───── DATA FOR THIS EXERCISE ─────

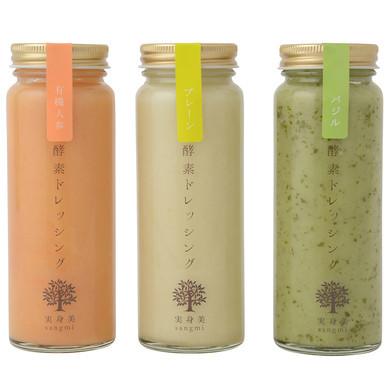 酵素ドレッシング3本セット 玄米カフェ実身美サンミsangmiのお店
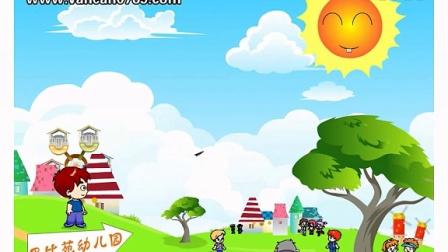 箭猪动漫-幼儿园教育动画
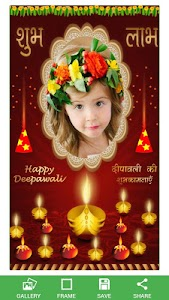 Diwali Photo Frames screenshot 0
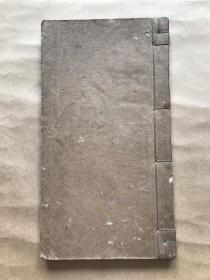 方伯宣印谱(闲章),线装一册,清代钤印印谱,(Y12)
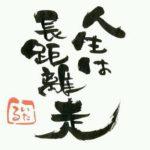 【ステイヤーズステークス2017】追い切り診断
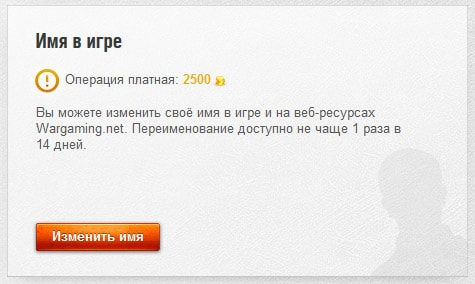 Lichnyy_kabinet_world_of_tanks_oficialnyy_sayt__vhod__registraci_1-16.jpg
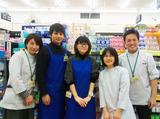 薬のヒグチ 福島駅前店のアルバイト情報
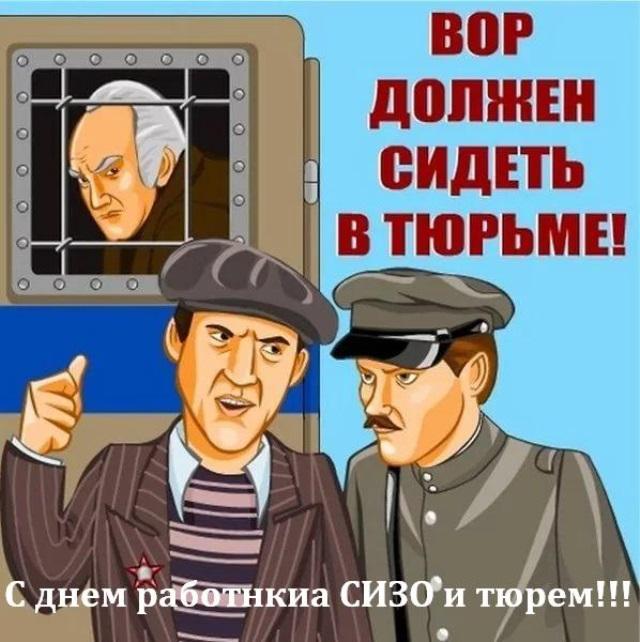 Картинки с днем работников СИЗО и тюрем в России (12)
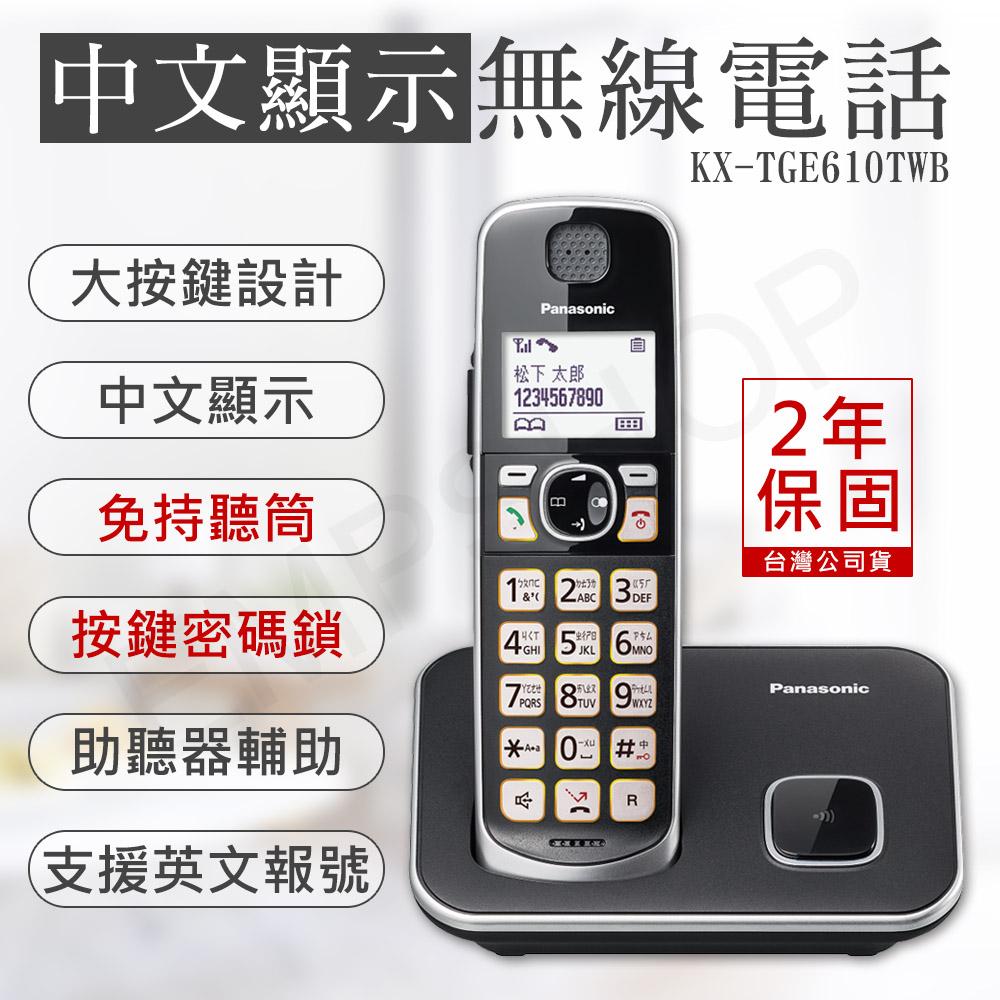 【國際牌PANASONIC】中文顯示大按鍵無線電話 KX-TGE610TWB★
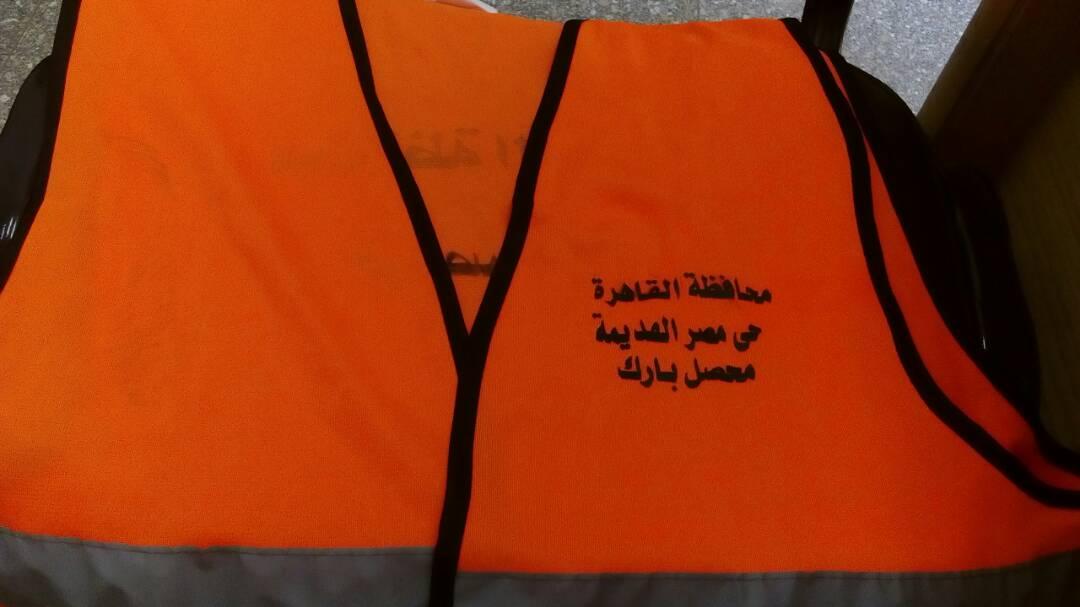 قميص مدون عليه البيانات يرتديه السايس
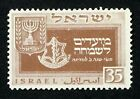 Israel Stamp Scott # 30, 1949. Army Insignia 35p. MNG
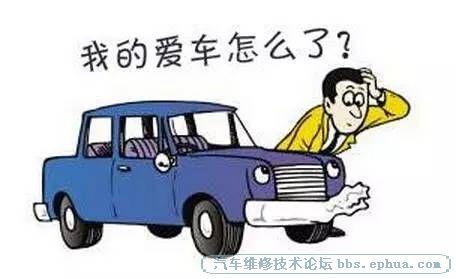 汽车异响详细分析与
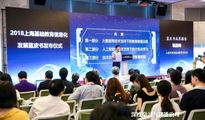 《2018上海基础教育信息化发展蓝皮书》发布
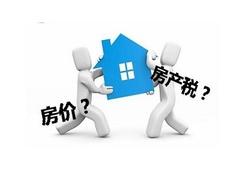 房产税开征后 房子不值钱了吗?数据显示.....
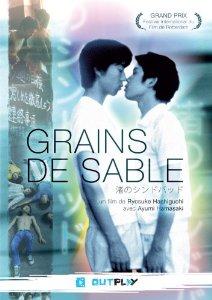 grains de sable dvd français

─────

◆ **TASK ITEM**: Would you give the material back exactly, minus the pictures?

◆ **COMPLETED EXERCISE**:
 酵素ドレッシング3本セット 玄米カフェ実身美サンミsangmiのお店
 箭猪动漫-幼儿园教育动画
 Diwali Photo Frames screenshot 0
 方伯宣印谱(闲章),线装一册,清代钤印印谱,(Y12)
 【ステイヤーズステークス2017】追い切り診断
 Lichnyy_kabinet_world_of_tanks_oficialnyy_sayt__vhod__registraci_1-16.jpg
 薬のヒグチ 福島駅前店のアルバイト情報
 Картинки с днем работников СИЗО и тюрем в России (12)
 【國際牌PANASONIC】中文顯示大按鍵無線電話 KX-TGE610TWB★
 قميص مدون عليه البيانات يرتديه السايس
 Israel Stamp Scott # 30, 1949. Army Insignia 35p. MNG
 汽车异响详细分析与
 《2018上海基础教育信息化发展蓝皮书》发布
 房产税开征后 房子不值钱了吗?数据显示.....
 grains de sable dvd français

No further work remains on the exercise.